Baseline serum creatinine concentration was measured from a blood sample obtained immediately after hospital admission or at the beginning of primary coronary angioplasty. The result was usually unavailable at the time of primary coronary angioplasty. Measurements were usually repeated at 24, 48 and 72 hours during the patient’s stay in the intensive coronary care unit. All blood samples were processed by the same laboratory in our hospital (AU2700Plus™ chemistry analyser, Beckman Coulter, Brea, CA, USA; and AU640™ immunochemistry analyser, Olympus, Center Valley, PA, USA). Creatinine clearance was calculated using the modified modification of diet in renal disease (MDRD) equation.

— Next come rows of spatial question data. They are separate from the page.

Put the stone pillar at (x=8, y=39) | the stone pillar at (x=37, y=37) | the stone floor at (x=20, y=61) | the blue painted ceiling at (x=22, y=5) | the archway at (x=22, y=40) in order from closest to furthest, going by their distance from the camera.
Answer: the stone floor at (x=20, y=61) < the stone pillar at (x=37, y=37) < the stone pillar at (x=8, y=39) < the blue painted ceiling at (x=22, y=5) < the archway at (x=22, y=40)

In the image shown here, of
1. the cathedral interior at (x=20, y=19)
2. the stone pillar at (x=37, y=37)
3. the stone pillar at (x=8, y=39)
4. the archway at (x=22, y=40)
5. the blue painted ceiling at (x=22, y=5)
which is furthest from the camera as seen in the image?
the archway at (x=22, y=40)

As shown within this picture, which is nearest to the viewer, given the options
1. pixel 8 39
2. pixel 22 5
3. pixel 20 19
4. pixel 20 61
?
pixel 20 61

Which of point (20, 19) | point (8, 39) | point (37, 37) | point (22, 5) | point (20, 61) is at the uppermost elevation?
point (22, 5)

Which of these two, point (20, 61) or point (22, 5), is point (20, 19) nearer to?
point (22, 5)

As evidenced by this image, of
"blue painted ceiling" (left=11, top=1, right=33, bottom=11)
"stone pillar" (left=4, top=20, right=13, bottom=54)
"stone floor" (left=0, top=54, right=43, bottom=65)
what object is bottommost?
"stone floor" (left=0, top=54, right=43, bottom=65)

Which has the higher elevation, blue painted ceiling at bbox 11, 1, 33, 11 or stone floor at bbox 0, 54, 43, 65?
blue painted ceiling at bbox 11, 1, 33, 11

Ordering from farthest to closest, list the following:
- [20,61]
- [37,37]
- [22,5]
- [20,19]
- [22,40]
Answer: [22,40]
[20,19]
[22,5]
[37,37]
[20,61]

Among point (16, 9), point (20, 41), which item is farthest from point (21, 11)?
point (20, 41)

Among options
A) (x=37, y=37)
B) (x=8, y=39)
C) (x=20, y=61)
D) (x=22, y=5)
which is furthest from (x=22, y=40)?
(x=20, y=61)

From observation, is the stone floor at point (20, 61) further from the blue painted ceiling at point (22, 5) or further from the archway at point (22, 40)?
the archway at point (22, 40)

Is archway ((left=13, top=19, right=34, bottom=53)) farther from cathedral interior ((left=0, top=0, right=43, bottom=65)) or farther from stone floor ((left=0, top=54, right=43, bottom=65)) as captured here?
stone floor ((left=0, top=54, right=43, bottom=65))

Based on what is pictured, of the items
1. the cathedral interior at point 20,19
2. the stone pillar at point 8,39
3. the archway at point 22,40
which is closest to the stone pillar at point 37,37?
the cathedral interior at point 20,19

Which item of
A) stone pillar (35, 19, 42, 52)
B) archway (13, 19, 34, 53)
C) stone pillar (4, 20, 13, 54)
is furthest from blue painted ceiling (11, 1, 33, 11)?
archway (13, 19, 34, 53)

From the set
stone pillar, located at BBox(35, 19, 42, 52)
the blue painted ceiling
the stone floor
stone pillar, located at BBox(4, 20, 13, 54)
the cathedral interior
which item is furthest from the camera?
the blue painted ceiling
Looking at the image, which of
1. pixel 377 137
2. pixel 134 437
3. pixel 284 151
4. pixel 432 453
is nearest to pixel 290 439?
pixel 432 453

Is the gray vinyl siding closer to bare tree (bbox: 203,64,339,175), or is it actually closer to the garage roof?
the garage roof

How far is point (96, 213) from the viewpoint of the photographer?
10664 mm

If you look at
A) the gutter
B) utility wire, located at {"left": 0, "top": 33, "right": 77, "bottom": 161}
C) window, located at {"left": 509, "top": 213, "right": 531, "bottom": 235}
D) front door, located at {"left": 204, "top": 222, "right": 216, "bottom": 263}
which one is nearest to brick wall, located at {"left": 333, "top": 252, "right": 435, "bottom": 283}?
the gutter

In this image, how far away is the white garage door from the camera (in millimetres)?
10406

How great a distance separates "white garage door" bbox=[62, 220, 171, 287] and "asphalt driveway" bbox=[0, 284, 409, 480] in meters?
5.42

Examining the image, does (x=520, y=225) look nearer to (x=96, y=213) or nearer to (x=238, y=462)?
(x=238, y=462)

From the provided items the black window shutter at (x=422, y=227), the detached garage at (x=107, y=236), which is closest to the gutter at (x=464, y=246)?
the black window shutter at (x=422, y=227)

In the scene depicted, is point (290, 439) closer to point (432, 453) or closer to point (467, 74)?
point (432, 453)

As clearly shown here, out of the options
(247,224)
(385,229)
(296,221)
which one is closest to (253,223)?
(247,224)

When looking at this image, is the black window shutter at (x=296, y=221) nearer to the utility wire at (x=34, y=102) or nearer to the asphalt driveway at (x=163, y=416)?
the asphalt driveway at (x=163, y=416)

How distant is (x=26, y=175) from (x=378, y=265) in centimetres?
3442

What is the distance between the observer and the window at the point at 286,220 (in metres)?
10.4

According to local custom, most patients received intravenous infusion of a 5% glucose solution from initial management by emergency crew to arrival in the catheterization laboratory. No preventive measures for CIN were recommended. After coronary angioplasty, infusion of a 5% glucose solution followed at the usual rate of 1 mL/kg/h, reduced to 0.5 mL/kg/h in patients with an impaired left ventricular ejection fraction (< 40%), overt heart failure or cardiogenic shock.


Coronary revascularization


Following our local procedure, primary coronary angioplasty was performed using either radial or femoral access (at the discretion of the operator), with size 6F guide catheters. Patients received a prehospital injection of acetylsalicylic acid 250 mg in addition to clopidogrel 600 mg or prasugrel 60 mg when eligible, and an intravenous bolus of unfractionated heparin (4000–6000 IU, adapted to weight). All patients received a monomer non-ionic low-osmolar contrast agent (iohexol, OMNIPAQUE™, GE Healthcare Pharmaceuticals, Chalfont St. Giles, UK). After identification, the culprit lesions were treated by direct coronary stenting or by balloon predilatation followed by stenting, at the discretion of the operator. The volume of contrast agent, the angioplasty technique and the use of pharmaceutical or mechanical haemodynamic support were in accordance with the European Society of Cardiology guidelines .


Cardiogenic shock was defined as acute circulatory failure of cardiac origin with a systolic arterial pressure < 80 mmHg, refractory to intravenous infusion of 500 mL of saline over 30 minutes and resulting in at least two additional organ failures.


According to our emergency protocol, renal support (haemodialysis or haemofiltration) was proposed in cases of anuria lasting > 24 hours, independent of the patient’s haemodynamic status.


Endpoints


The main endpoint was the occurrence of CIN, defined as a relative (≥ 25%) or absolute (≥ 0.5 mg/dL; 44 μmol/L) increase in serum creatinine from baseline within 3 days after primary coronary angioplasty. Kidney disease and chronic renal failure were defined according to the recommendations of the European Society of Nephrology, as a glomerular filtration rate (GFR) < 60 mL/min/1.73 m 2 , estimated with the modified MDRD formula .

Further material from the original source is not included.